Same pipe, same verbs

You do not need new verbs for streaming. The pipe expression stays unchanged:

import cubedynamics as cd
from cubedynamics import pipe, verbs as v

ndvi = cd.ndvi(
    bbox=[-125, 24, -66.5, 49],
    start="1985",
    end="2024",
)

series = pipe(ndvi) | v.mean(dim=("y", "x"))

Whether ndvi is in-memory or virtual, the output is the same.

Reductions in streaming mode

  • v.mean, v.std, v.variance: maintain running sums and counts.
  • v.anomaly: computes the baseline incrementally and applies it tile by tile.
  • v.correlation and related verbs: accumulate products across tiles.

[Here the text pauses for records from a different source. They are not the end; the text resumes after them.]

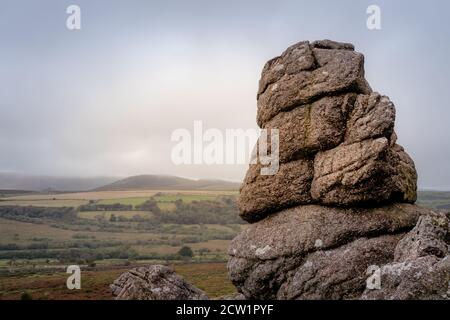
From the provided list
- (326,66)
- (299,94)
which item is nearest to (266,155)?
(299,94)

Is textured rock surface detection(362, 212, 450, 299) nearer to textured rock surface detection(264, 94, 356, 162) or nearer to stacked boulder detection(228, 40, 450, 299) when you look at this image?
stacked boulder detection(228, 40, 450, 299)

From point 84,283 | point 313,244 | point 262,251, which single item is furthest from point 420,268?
point 84,283

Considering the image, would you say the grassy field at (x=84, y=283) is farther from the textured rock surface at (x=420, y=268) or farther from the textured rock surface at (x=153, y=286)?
the textured rock surface at (x=420, y=268)

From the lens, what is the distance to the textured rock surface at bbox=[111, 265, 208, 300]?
Result: 20531 mm

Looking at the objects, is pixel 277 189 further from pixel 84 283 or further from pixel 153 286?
pixel 84 283

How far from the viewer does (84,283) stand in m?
97.5

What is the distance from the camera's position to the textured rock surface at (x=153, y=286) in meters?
20.5

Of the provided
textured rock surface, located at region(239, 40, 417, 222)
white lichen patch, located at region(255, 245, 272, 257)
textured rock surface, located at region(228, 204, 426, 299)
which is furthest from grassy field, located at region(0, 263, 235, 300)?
textured rock surface, located at region(239, 40, 417, 222)

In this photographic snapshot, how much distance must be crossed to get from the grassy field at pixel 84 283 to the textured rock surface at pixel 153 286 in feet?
170

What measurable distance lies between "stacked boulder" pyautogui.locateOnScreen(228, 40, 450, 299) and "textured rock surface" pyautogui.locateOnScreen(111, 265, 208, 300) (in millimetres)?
3109

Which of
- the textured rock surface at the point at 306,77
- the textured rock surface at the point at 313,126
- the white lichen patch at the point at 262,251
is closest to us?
the white lichen patch at the point at 262,251

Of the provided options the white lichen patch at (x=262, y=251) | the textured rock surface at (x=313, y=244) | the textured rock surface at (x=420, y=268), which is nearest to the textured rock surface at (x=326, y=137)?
the textured rock surface at (x=313, y=244)

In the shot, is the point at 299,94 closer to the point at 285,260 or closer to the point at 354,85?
the point at 354,85
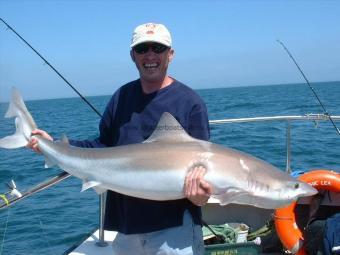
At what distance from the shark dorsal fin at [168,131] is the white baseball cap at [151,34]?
506 mm

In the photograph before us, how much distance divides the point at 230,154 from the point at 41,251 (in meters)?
5.84

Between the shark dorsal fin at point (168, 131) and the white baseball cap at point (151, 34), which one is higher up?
the white baseball cap at point (151, 34)

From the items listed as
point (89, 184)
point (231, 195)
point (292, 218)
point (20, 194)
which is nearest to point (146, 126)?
point (89, 184)

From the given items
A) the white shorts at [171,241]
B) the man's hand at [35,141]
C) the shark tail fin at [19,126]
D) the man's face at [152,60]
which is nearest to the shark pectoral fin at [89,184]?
the white shorts at [171,241]

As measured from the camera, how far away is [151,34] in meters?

Forcing or disabling streaming

ndvi_stream = cd.ndvi(lat=40.0, lon=-105.25, start="1970", end="2020", streaming_strategy="virtual")
ndvi_full = cd.ndvi(lat=40.0, lon=-105.25, start="2019", end="2020", streaming_strategy="materialize")

streaming_strategy="virtual" opts in even for modest sizes. materialize forces a full in-memory cube—use only when you know it will fit.

Inspecting tiles

ndvi_stream.debug_tiles()  # prints time and spatial tile boundaries
print(ndvi_stream.time_tile)
print(ndvi_stream.spatial_tile)

Use smaller tiles if you see rate limits or memory pressure.

Visualization and VirtualCube

Visualization verbs stream tiles into the plot. For example:

pipe(ndvi_stream) | v.variance(dim=("y", "x")) | v.plot_timeseries()

The plot updates after each tile finishes; for a fast preview, narrow the time range or AOI.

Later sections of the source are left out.